1_20221010230401 映画『ヘルドッグス』は、圧倒的なクォリティのクライム・アクション。原田眞人監督、73歳にしてこのアクションのハードさとキレの良さ、サスペンスの巧みさ、暴力描写の生々しさと激しさ、キャラクターたちの心情描写の苛烈さとビジュアルの美しさなど、どれもこれも日本映画離れした見事さなのです。とりわけ、観客の知的レベルを高めに設定しているというか、バカ丁寧でレベルの低い説明台詞とかは用いない。ハリウッド映画のレベルで、言葉で明かすことは最小限にして、頭を使って理解させる。そこが奇跡的に成功しているのです。

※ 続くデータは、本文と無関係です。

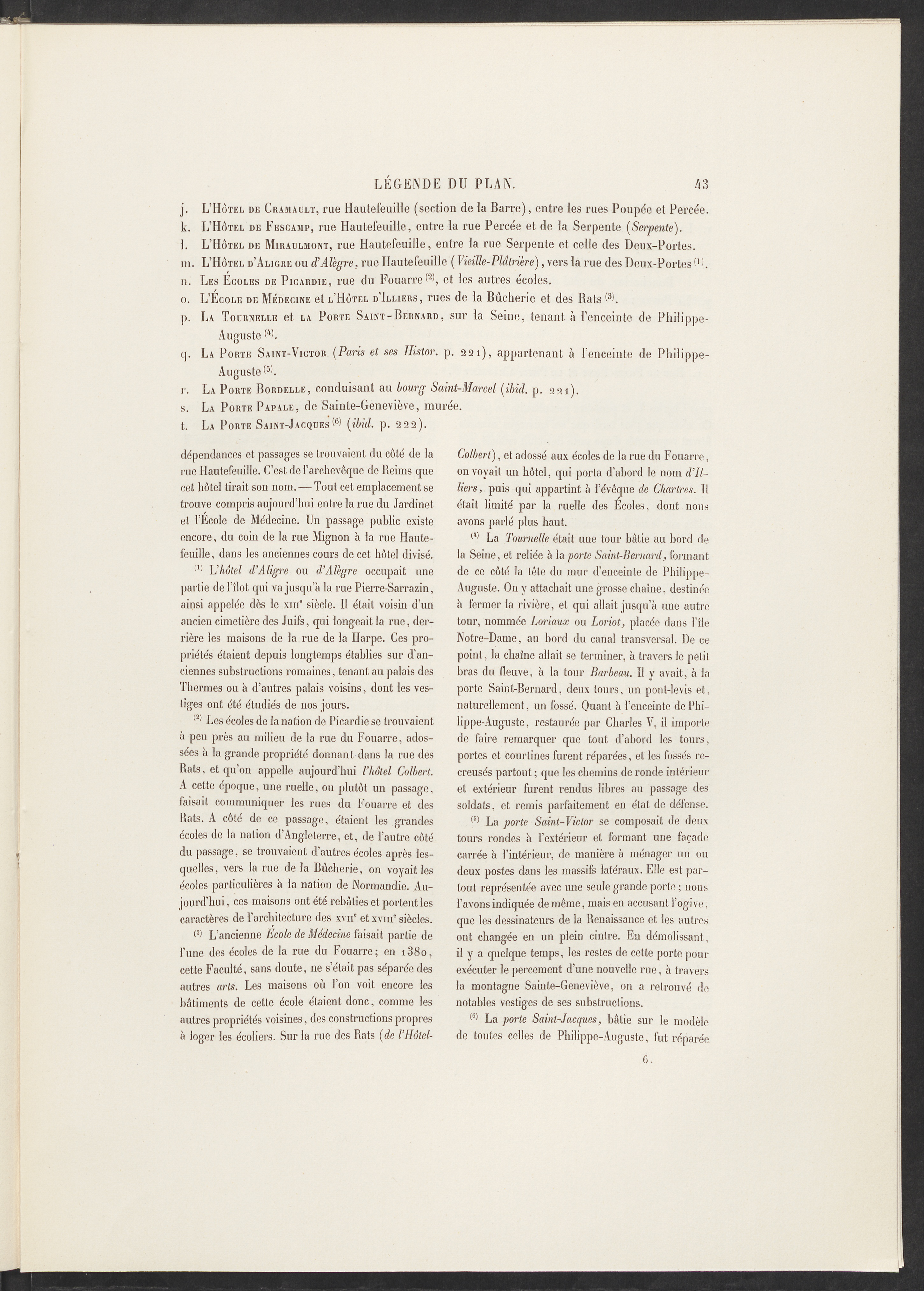 LÉGENDE DU PLAN. 43

j. L'Hôtel de Cramault, rue Hautefeuille (section de la Barre), entre les rues Poupée et Percée.

k. L'Hôtel de Fescamp, rue Hautefeuille, entre la rue Percée et de la Serpente (Serpente).

l. L'Hôtel de Miraulmont, rue Hautefeuille, entre la rue Serpente et celle des Deux-Portes.

m. L'Hôtel d'Aligre ou d'Alègre, rue Hautefeuille (Vieille-Plâtrière), vers la rue des Deux-Portes $^{(1)}$.

n. Les Écoles de Picardie, rue du Fouarre $^{(2)}$, et les autres écoles.

o. L'École de Médecine et l'Hôtel d'Illiers, rues de la Bûcherie et des Rats $^{(3)}$.

p. La Tournelle et la Porte Saint-Bernard, sur la Seine, tenant à l'enceinte de Philippe-Auguste $^{(4)}$.

q. La Porte Saint-Victor (Paris et ses Histor. p. 221), appartenant à l'enceinte de Philippe-Auguste $^{(5)}$.

r. La Porte Bordelle, conduisant au bourg Saint-Marcel (ibid. p. 221).

s. La Porte Papale, de Sainte-Geneviève, murée.

t. La Porte Saint-Jacques $^{(6)}$ (ibid. p. 222).

dépendances et passages se trouvaient du côté de la rue Hautefeuille. C'est de l'archevêque de Reims que cet hôtel tirait son nom. — Tout cet emplacement se trouve compris aujourd'hui entre la rue du Jardinet et l'École de Médecine. Un passage public existe encore, du coin de la rue Mignon à la rue Hautefeuille, dans les anciennes cours de cet hôtel divisé.

$^{(1)}$ L'hôtel d'Aligre ou d'Alègre occupait une partie de l'îlot qui va jusqu'à la rue Pierre-Sarrazin, ainsi appelée dès le XIIIe siècle. Il était voisin d'un ancien cimetière des Juifs, qui longeait la rue, derrière les maisons de la rue de la Harpe. Ces propriétés étaient depuis longtemps établies sur d'anciennes substructions romaines, tenant au palais des Thermes ou à d'autres palais voisins, dont les vestiges ont été étudiés de nos jours.

$^{(2)}$ Les écoles de la nation de Picardie se trouvaient à peu près au milieu de la rue du Fouarre, adossées à la grande propriété donnant dans la rue des Rats, et qu'on appelle aujourd'hui l'hôtel Colbert. A cette époque, une ruelle, ou plutôt un passage, faisait communiquer les rues du Fouarre et des Rats. A côté de ce passage, étaient les grandes écoles de la nation d'Angleterre, et, de l'autre côté du passage, se trouvaient d'autres écoles après lesquelles, vers la rue de la Bûcherie, on voyait les écoles particulières à la nation de Normandie. Aujourd'hui, ces maisons ont été rebâties et portent les caractères de l'architecture des XVIIe et XVIIIe siècles.

$^{(3)}$ L'ancienne École de Médecine faisait partie de l'une des écoles de la rue du Fouarre; en 1380, cette Faculté, sans doute, ne s'était pas séparée des autres arts. Les maisons où l'on voit encore les bâtiments de cette école étaient donc, comme les autres propriétés voisines, des constructions propres à loger les écoliers. Sur la rue des Rats (de l'Hôtel-Colbert), et adossé aux écoles de la rue du Fouarre, on voyait un hôtel, qui porta d'abord le nom d'Illiers, puis qui appartint à l'évêque de Chartres. Il était limité par la ruelle des Écoles, dont nous avons parlé plus haut.

$^{(4)}$ La Tournelle était une tour bâtie au bord de la Seine, et reliée à la porte Saint-Bernard, formant de ce côté la tête du mur d'enceinte de Philippe-Auguste. On y attachait une grosse chaîne, destinée à fermer la rivière, et qui allait jusqu'à une autre tour, nommée Loriaux ou Loriot, placée dans l'île Notre-Dame, au bord du canal transversal. De ce point, la chaîne allait se terminer, à travers le petit bras du fleuve, à la tour Barbeau. Il y avait, à la porte Saint-Bernard, deux tours, un pont-levis et, naturellement, un fossé. Quant à l'enceinte de Philippe-Auguste, restaurée par Charles V, il importe de faire remarquer que tout d'abord les tours, portes et courtines furent réparées, et les fossés recreusés partout; que les chemins de ronde intérieur et extérieur furent rendus libres au passage des soldats, et remis parfaitement en état de défense.

$^{(5)}$ La porte Saint-Victor se composait de deux tours rondes à l'extérieur et formant une façade carrée à l'intérieur, de manière à ménager un ou deux postes dans les massifs latéraux. Elle est partout représentée avec une seule grande porte; nous l'avons indiquée de même, mais en accusant l'ogive, que les dessinateurs de la Renaissance et les autres ont changée en un plein cintre. En démolissant, il y a quelque temps, les restes de cette porte pour exécuter le percement d'une nouvelle rue, à travers la montagne Sainte-Geneviève, on a retrouvé de notables vestiges de ses substructions.

$^{(6)}$ La porte Saint-Jacques, bâtie sur le modèle de toutes celles de Philippe-Auguste, fut réparée

6.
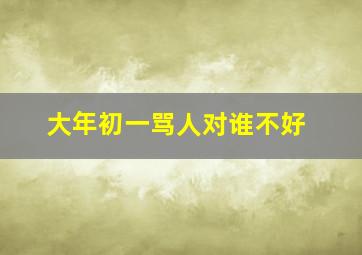 大年初一骂人对谁不好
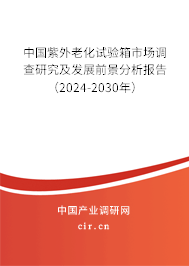 中国紫外老化试验箱市场调查研究及发展前景分析报告（2024-2030年）

中国产业调研网

cir.cn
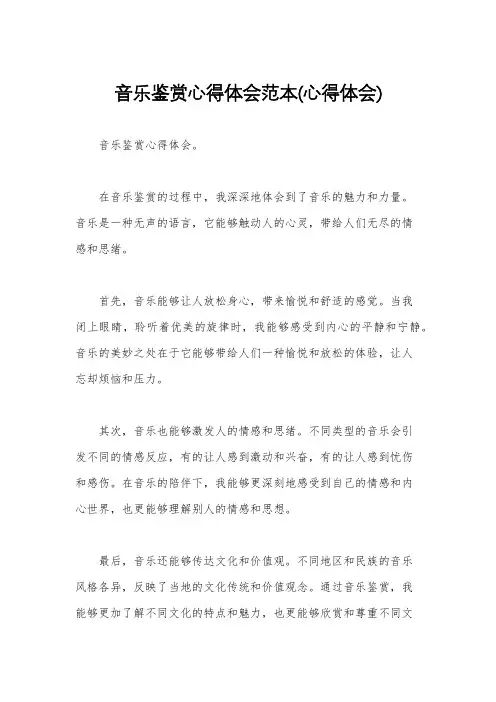 音乐鉴赏心得体会范本(心得体会)

音乐鉴赏心得体会。

在音乐鉴赏的过程中，我深深地体会到了音乐的魅力和力量。音乐是一种无声的语言，它能够触动人的心灵，带给人们无尽的情感和思绪。

首先，音乐能够让人放松身心，带来愉悦和舒适的感觉。当我闭上眼睛，聆听着优美的旋律时，我能够感受到内心的平静和宁静。音乐的美妙之处在于它能够带给人们一种愉悦和放松的体验，让人忘却烦恼和压力。

其次，音乐也能够激发人的情感和思绪。不同类型的音乐会引发不同的情感反应，有的让人感到激动和兴奋，有的让人感到忧伤和感伤。在音乐的陪伴下，我能够更深刻地感受到自己的情感和内心世界，也更能够理解别人的情感和思想。

最后，音乐还能够传达文化和价值观。不同地区和民族的音乐风格各异，反映了当地的文化传统和价值观念。通过音乐鉴赏，我能够更加了解不同文化的特点和魅力，也更能够欣赏和尊重不同文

思えば、原田眞人作品はずっと日本映画離れしていました。まずは映像のルックがそうですし、カット数多めでイキのいい編集や、早口で多くの台詞を語らせる演出もそうです。前作『燃えよ剣』ではそれが裏目に出て、連続ドラマのダイジェスト版みたいな映画になっていましたが、本作は大成功です。この手の映画を日本で作ると、陳腐になるかマンガになるかなのですが、そのハードルを軽々超えて来ました。とにかくカッコイイし、密度が濃いのです。重厚かつスピード感のある銃撃アクション場面なんか、マイケル・マンとかジョニー・トーとかを思わせてくれましたよ。

役者たちが圧巻の芝居を見せて輝やいています。ヒゲをたくわえた岡田准一の影のある二枚目ぶりは実に苦み走っていて、アクションともども最高です。主演男優賞ものです。対するMIYAVIも、その個性をいかんなく発揮して健闘しております。その点、坂口健太郎はやや弱かったですし、松岡茉優に至っては明らかにミスキャストでした。残念ながら、この役が彼女の個性には合っていませんね。

そして脇を固める役者たちに、あまり他の映画では見かけないナイス・キャスティングを行うのも原田映画の特徴。今回は、かじられた鼻を隠す鮫皮マスクを常にしている大場泰正とか、刺客役の中島亜梨沙とか、黒メガネのリーゼント女将の赤間麻里子とかが、新たな発見でした。 中でも熊沢役の吉原光夫が、その大きな体躯を生かして抜群の存在感でした。劇団四季の人なんですってね。どうりで上手にオペラを歌っておりました。こういう役者は、絶対日本映画(とTV)界で需要があると思いますよ。演劇界から中年以降突然にブレイクするという、吉田鋼太郎パターンになりそうな気がします。

そして、酒向芳が実にカッコ良かったのです。あんな顔のハゲたオッサンなのに、プロの優秀さを体現してどの映画の彼とも違うカッコ良さでした。思えば、この人がブレイクしたのも中年後だったし、その作品は原田眞人監督の『検察側の罪人』だったではありませんか! 彼も助演男優賞候補ですね。

それはそうと、MIYAVIが回し蹴りでボトルを砕いた場面の最後に、自分で瓶の破片をちまちまと拾い集めておりました。あれは何だったんですかねえ? ギャグ??